Default priors vs. Uniformly distribution

[lizzy2016]

I was wondering if someone could help me understand why applied uniformly distributed priors vs. default priors outputting drastic different results. Aren't default priors actually uniform distributions? Basically, i ran a linear regression via a simple Stan code as below. If commenting out the following two priors

beta ~ uniform(-5000, 5000); 

sigma ~ uniform(0, 100);

The result is similar as lm, as expected because MLE is equivalent to Bayesian + Uniformly distributed priors. 

However, if including them, the result from Stan is terrible; the chains don't even converge. By running lm, i know the coefficients are bounded by [-5000, 5000] and that's why i set the priors as beta ~ uniform(-5000, 5000); 

Can someone help? Thanks a lot. 

stanmodelcode = "

_ _ _ _ _ _ _

| Questions |
A. In the forum post about Stan priors, rewrite the passage from "Default priors vs." up to and including "Uniformly distributed priors.", replacing "linear regression" with "logistic regression".
B. In the forum post about Stan priors, what uniform prior does the poster place on sigma?
C. Carry on the forum post about Stan priors from the point where it stops.

| Extracted material |
_ _ _ _ _ _ _

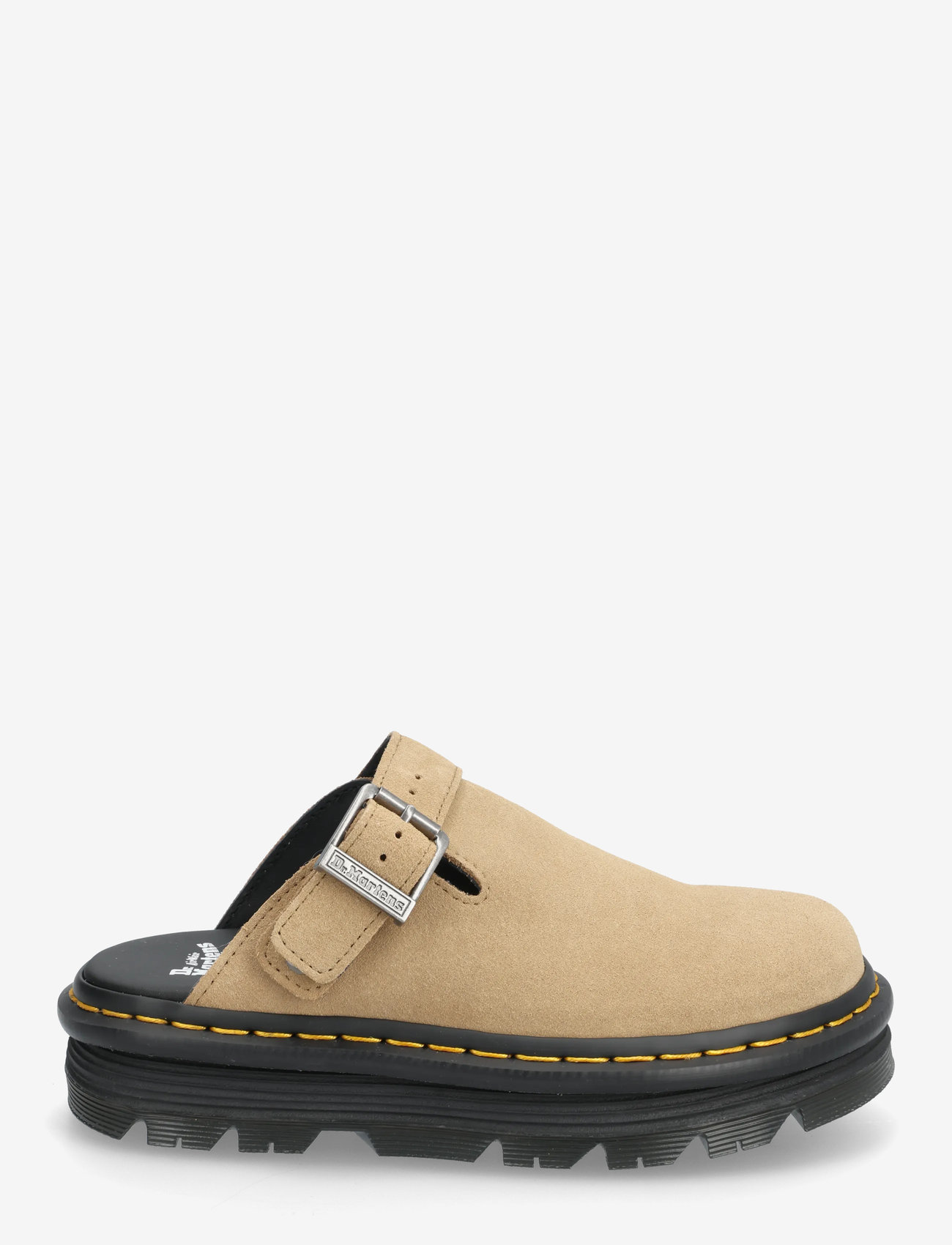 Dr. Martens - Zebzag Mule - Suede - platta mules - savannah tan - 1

_ _ _ _ _ _ _

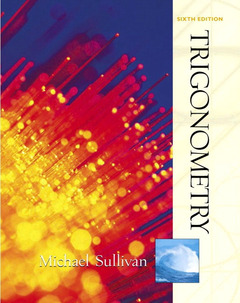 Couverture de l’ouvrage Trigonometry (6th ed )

_ _ _ _ _ _ _

| Answer section |
A.
Default priors vs. Uniformly distribution

[lizzy2016]

I was wondering if someone could help me understand why applied uniformly distributed priors vs. default priors outputting drastic different results. Aren't default priors actually uniform distributions? Basically, i ran a logistic regression via a simple Stan code as below. If commenting out the following two priors

beta ~ uniform(-5000, 5000); 

sigma ~ uniform(0, 100);

The result is similar as lm, as expected because MLE is equivalent to Bayesian + Uniformly distributed priors.

B. A uniform prior from 0 to 100.

C.
data {

int <lower=1> N;

int <lower=1> K;

matrix[N, K] X; 

vector[N] y;

}

parameters {

vector[K] beta;

real<lower=0> sigma;

}

model {

vector[N] mu;

mu <- X * beta;

// beta ~ uniform(-5000, 5000);

// sigma ~ uniform(0, 100);

y~ normal(mu, sigma);

}

"

[Michael Weylandt]

I believe the issue is that the support of the priors needs to match
the constraints on the parameters.

Oversimplifying a bit, when you put the uniform priors in, you're
saying that values of sigma > 100 have zero probability, but are still
valid (similarly for beta) and should be explored by HMC. This causes
problems for sampling since it tries to explore the whole distribution
and hits the zero probability regions. If you do mode finding
(optimization), there isn't an issue since it focuses Stan's attention
on a fairly small region near the mode (which, under your
construction, is in the support of the priors).

If you really want to use those uniform priors, you also need to
constrain beta and sigma to match the support. It would, of course, be
better to use better priors (see [1] for some guidance) but I can
understand using these sort of priors as a teaching example /
robustness check.

The default "uniform priors" [2] are uniform over the entire range of
the parameters so they avoid this issue.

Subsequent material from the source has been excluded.